Le GPA ne peut porter atteinte à l'identité
Enfin, à plus de 100 reprises en 2015, le Défenseur des droits a présenté des observations devant les juridictions, concernant parfois des injustices en santé. Il s’est par exemple engagé contre le refus d’embarquement de personnes handicapées par une compagnie aérienne, s'est saisi des cas de harcèlement moral fondé sur l’origine et dans le débat sur la Gestation Pour Autrui (GPA), interdite en France.
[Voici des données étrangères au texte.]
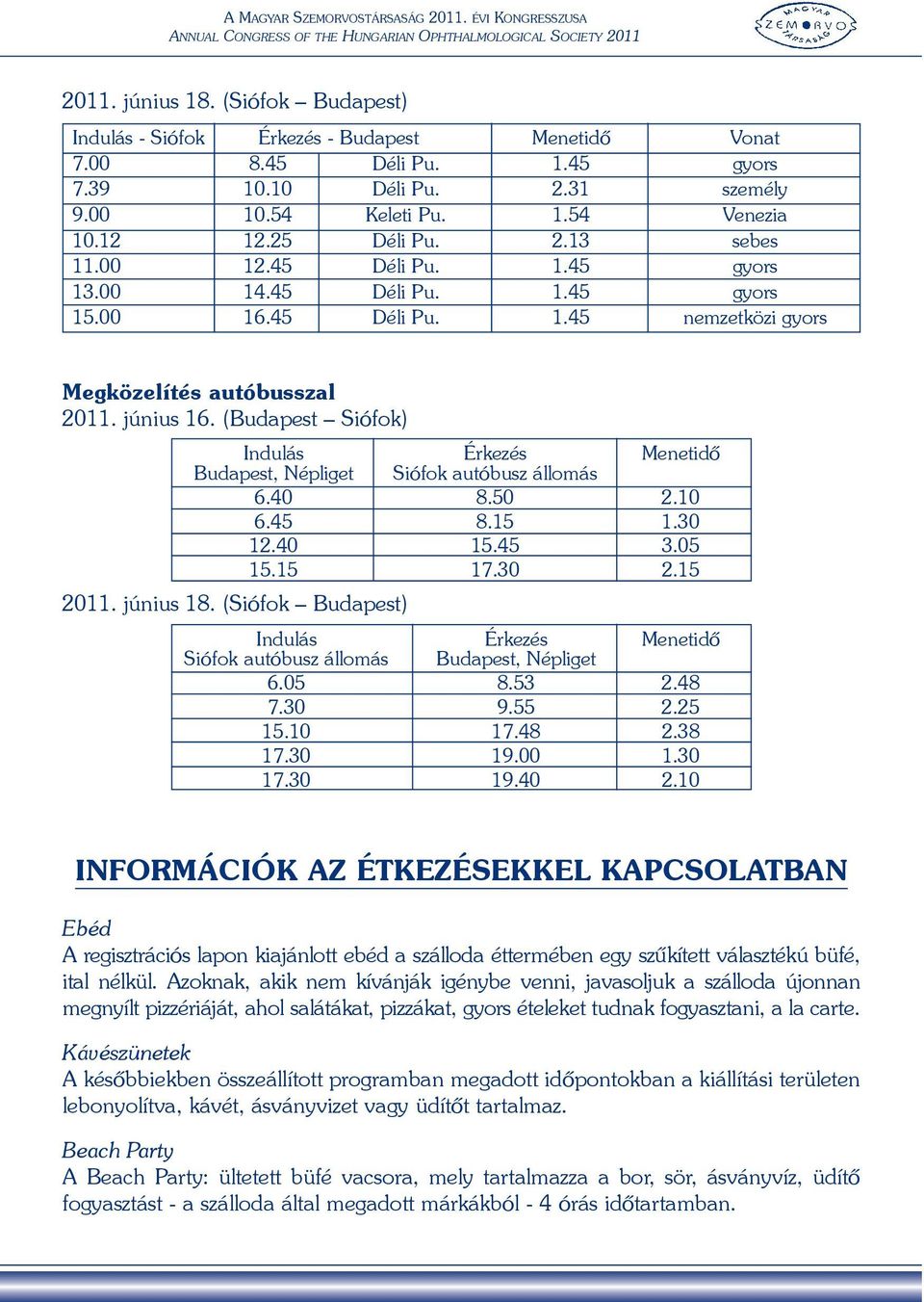 (Budapest Siófok) Indulás Érkezés Menetidõ Budapest, Népliget Siófok autóbusz állomás 6.40 8.50 2.10 6.45 8.15 1.30 12.40 15.45 3.05 15.15 17.30 2.15 2011. június 18.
Et dans cette dernière affaire, il a rappelé deux arrêts de la Cour Européenne des Droits de l’Homme (CEDH) afin que le droit national soit conforme au droit européen.
D'après ces jurisprudences, la France a le droit d’interdire la GPA sur son territoire mais elle ne peut porter atteinte au droit à l’identité des enfants ainsi conçus. « Priver un enfant d’état civil ne peut avoir que des conséquences dommageables », est-il indiqué dans le rapport.
Pour rappel, la Cour de cassation a validé, vendredi 3 juillet, l’inscription à l’état civil d’enfants nés à l’étranger par gestation pour autrui (GPA).
La loi « autorisant le mariage pour les couples de même sexe » de 2013 a élargi aux couples de même sexe l’adoption déjà possible pour les personnes célibataires depuis 1966. L’accès à la procréation médicalement assistée (PMA) reste quant à lui restreint aux couples hétérosexuels pour remédier à une infertilité qui n’a parfois pas d’origine biologique. « La parentalité des femmes seules et en couple étant reconnue au travers de l’adoption, l’ouverture de l’accès à la PMA garantirait une égalité des droits », écrit le Défenseur des droits.
« Elle permettrait également de mettre fin à l’incertitude juridique dans laquelle vivent les familles homoparentales aujourd’hui, ces dernières subissant des procédures longues pour pouvoir établir la filiation de la conjointe avec un enfant né de PMA à l’étranger », pense-t-il.
En ce sens, le Défenseur des droits a rendu, en 2015, un avis (avis n° 15-18, 3 juillet 2015) en faveur de l’accès à la PMA pour toutes les femmes, qu’elles soient en couple ou célibataires, « afin de progresser vers l’égalité des droits quelle que soit l’orientation sexuelle ou la situation de famille des femmes », rappelle le rapport.